Set problem: In the lines from the one containing "Is point 259,198" through the end, inclusive, replace "placement" with "position" and reproduce those lines with everything else unchanged.

Listed entries:
⁂

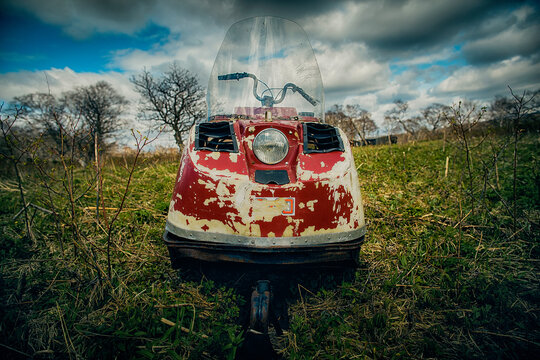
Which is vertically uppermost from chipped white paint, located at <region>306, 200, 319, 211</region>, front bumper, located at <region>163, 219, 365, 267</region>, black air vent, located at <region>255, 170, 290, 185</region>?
black air vent, located at <region>255, 170, 290, 185</region>

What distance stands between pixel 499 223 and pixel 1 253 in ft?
16.7

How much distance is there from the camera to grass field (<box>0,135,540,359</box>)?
1.41m

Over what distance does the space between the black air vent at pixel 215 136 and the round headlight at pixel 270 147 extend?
0.15 metres

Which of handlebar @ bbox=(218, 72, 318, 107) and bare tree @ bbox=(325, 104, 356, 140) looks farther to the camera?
bare tree @ bbox=(325, 104, 356, 140)

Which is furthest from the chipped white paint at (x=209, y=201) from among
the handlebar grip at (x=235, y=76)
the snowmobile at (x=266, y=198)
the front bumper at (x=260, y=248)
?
the handlebar grip at (x=235, y=76)

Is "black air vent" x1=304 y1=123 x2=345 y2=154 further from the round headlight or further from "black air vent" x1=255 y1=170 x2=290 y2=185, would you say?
"black air vent" x1=255 y1=170 x2=290 y2=185

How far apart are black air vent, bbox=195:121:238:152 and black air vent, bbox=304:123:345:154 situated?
513 millimetres

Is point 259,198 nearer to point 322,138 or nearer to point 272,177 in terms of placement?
point 272,177

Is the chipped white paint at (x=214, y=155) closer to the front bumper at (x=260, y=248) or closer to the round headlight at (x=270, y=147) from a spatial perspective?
the round headlight at (x=270, y=147)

⁂

Final result:
Is point 259,198 nearer to point 322,138 or nearer to point 272,177 in terms of position?
point 272,177

Is the chipped white paint at (x=214, y=155) closer to the front bumper at (x=260, y=248) or closer to the round headlight at (x=270, y=147) from a spatial perspective?
the round headlight at (x=270, y=147)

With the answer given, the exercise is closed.